I just ordered the Celtic Hounds journal vs the Celtic Hounds K2 cover for that very reason. I wanted the spine and the back to have the design, not just the front.


----------



## bkworm8it (Nov 17, 2008)

I have the purple butterfly Kindle 1 cover, and the Red humming bird journal cover. Love them both. I would get a K2 but love my cover Way to much and can't afford another until a job.

theresam


----------



## kjn33 (Dec 8, 2008)

I have Forest in fern & I love it! I am waiting til May to possibly get another one-want to see the new designs. 
kjn


----------



## LauraB (Nov 23, 2008)

Forster, so the journals are still more detailed?  Well, that is good to know.  Thanks.


----------



## Forster (Mar 9, 2009)

Red said:


> Forster, so the journals are still more detailed? Well, that is good to know. Thanks.

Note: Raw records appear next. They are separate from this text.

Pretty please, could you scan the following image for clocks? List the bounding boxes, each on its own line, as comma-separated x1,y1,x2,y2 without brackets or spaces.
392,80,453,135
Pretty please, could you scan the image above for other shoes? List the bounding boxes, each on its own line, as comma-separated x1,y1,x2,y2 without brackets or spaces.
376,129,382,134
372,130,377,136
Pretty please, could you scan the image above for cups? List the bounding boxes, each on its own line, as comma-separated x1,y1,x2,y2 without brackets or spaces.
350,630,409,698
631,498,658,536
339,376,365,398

It's still in route so I won't know till it gets here, but the picture of the journal on the web page showed it as being so.

http://www.oberondesign.com/shop/cart.php?m=product_detail&p=181


----------



## DD (Nov 9, 2008)

I have the Roof of Heaven in purple for K2 with straps.  I'm waiting for the promised turquoise blue on to come out late this year.  That will probably be my next one, although, I'm very tempted by Creekbed Maple in saddle or green.  (Oh, my, I can't own three, can I?)  Wait, don't answer that.


----------



## birdlady (Mar 31, 2009)

Yes I have the ROH in saddle and I too love it.  Wish I could afford one for each season like some of you. I would love to have a colored one as well.  I love all of the designs.  They are great


----------



## GreenThumb (Mar 29, 2009)

I have Tree of Life in saddle, and I really love it.  Sometimes after lunch at work, I don't put it away immediately, and without fail, people stop in their tracks to oooh and ahhh over it and ask me about it.  So gorgeous!


----------



## Tip10 (Apr 16, 2009)

I voted no but perhaps I should have voted yes.

Alas no Kindle Oberon cover but I do have a Tree of Life checkbook cover!!


----------



## intinst (Dec 23, 2008)

Own a Red sky dragon and want a saddle RoH


----------



## LibbyD (Apr 28, 2009)

Evidently, you want to determine the number of non-owners as well as owners, but I doubt very many non-owners will look at this thread since the subject line indicates the thread is something of interest to owners.  As a result, your tally won't be as meaningful as it might be.


----------



## jesspark (Jan 12, 2009)

LibbyD said:


> Evidently, you want to determine the number of non-owners as well as owners, but I doubt very many non-owners will look at this thread since the subject line indicates the thread is something of interest to owners. As a result, your tally won't be as meaningful as it might be.


Even if only the owners responded, I can still get a rough idea of what percentage of KindleBoarders own Oberon covers by comparing the number of Oberon owners to the total number of KB members. (I just checked, and it looks like we're up to 3600.) Thus, the "No" option isn't even necessary; I included it for S&G.


----------



## hazeldazel (Oct 30, 2008)

I have the dark blue Hokusai Wave cover for the K1.  Bee-yoo-tiful!


----------



## Kathy (Nov 5, 2008)

hazeldazel said:


> I have the dark blue Hokusai Wave cover for the K1. Bee-yoo-tiful!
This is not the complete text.